As the summer begins so does the incidence of plantar fascia pain in addition to many sports injuries. Warmer weather often encourages people to begin running outside or increase their running volume. This is a great thing as spending more time outside, away from desks, computers and smart phones is extremely beneficial (see previous blog posts for more info on this!). However, the body is often ill-prepared for running when first jumping back into things.

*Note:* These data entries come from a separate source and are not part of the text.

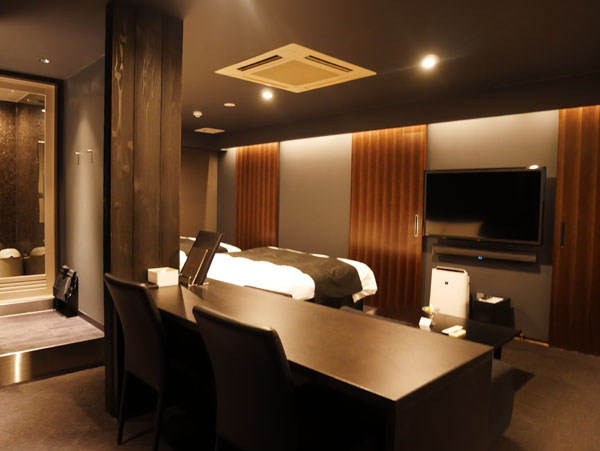 HOTEL THE Grandee(ホテル ザ グランデ)心斎橋 宿泊レポート 武田双雲ルーム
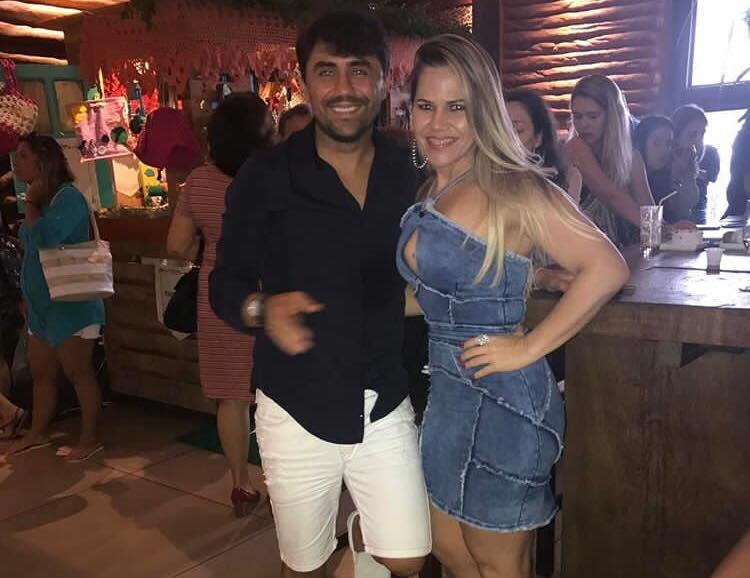 O Técnico do Globo FC, Luizinho Lopes, amanheceu de idade nova esta semana e recebe aqui os nossos parabéns. Aqui no clique com a irmã Mary Gleice.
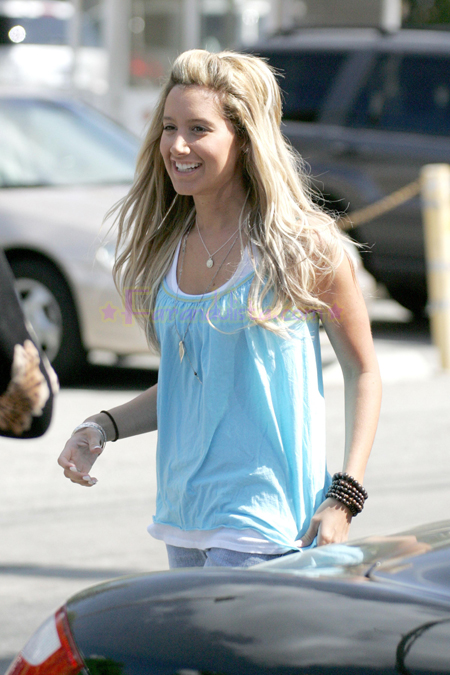 ashley-tisdale-candids-brentwood-05.jpg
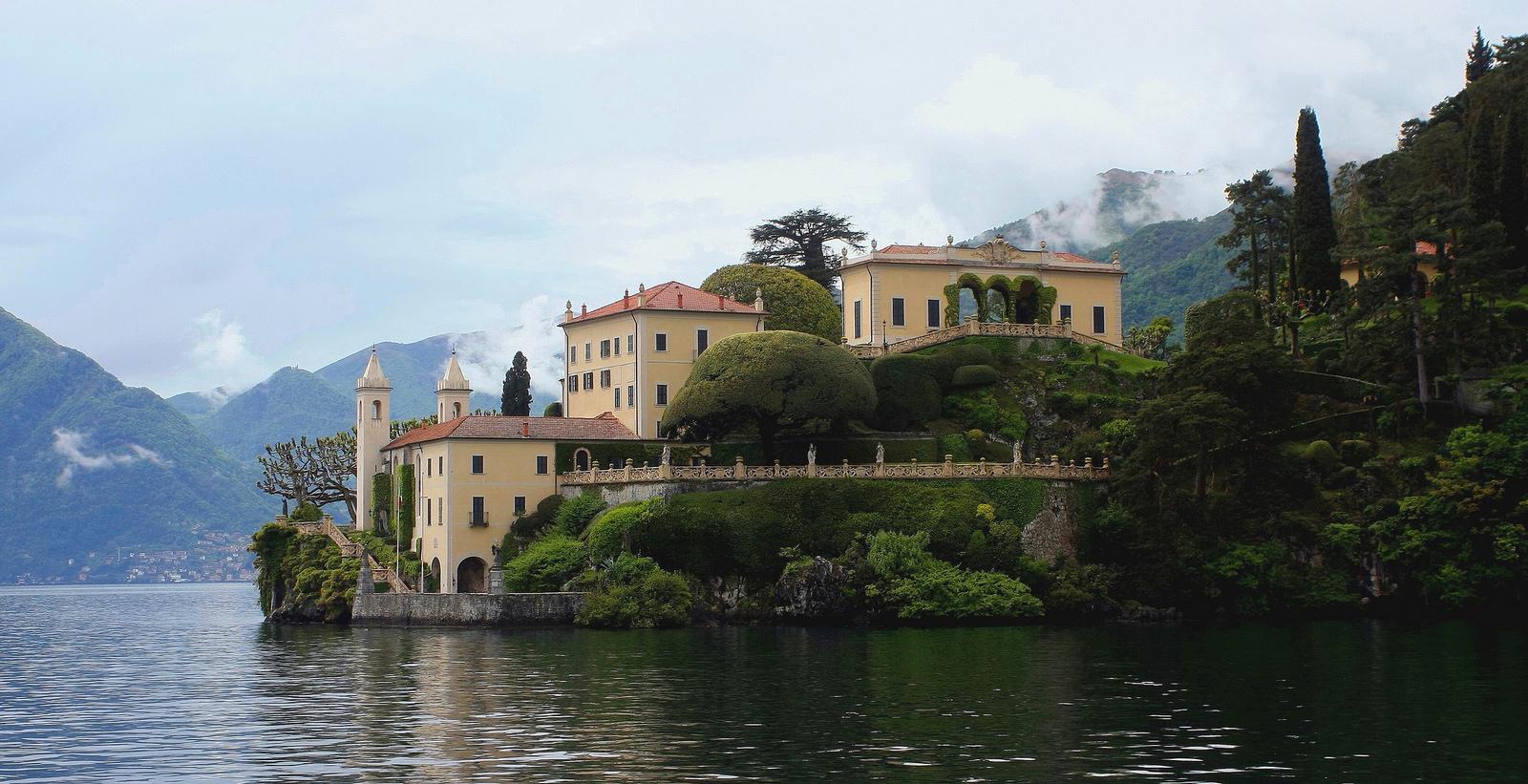 Villa de bal-Lake Como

Running is a repetitive movement involving continuous impact on the ground beneath the body. This repetition will also result in several repetitions of any movement compensation that may be present. As these repetitions accumulate so does the stress associated with them and suddenly pain can occur.

This does not mean that running is a bad activity. It simply may expose something that was already there.

The foot is an area that often to compensates for things that may or may not be occurring elsewhere in the body. Many people pronate or flatten the arches of their feet to better shock absorb or advance the body forward. However, this is usually a compensation that is occurring in place of an area that may not being doing its job optimally. For example, the body will compensate at the foot when it is not able to move properly at the pelvis and hips during the running cycle.

Other people may have high arches which creates a very rigid foot and displaces the mass of the body onto the outside of the foot. This results in poor shock absorption when the foot contacts the ground and decreased control from the moment the foot hits the ground. A high arch is often created when the body is unstable in the lower back, pelvis, hips or knees. The foot creates a larger arch and becomes excessively stable to compensate for a lack of stability somewhere else.

Many people’s first solution when dealing with plantarfascia pain is to roll the bottom of their foot on a tennis ball as a self-massage technique. This can be helpful however will only provide temporary symptom relief as it is not solving the root cause of the issue.

The best way to deal with plantarfascia pain is to discover the root causes of the issue and address it accordingly. Our body is a system that works together and we must treat it as such in order to get out of pain and back to running or whatever it is that we love to do.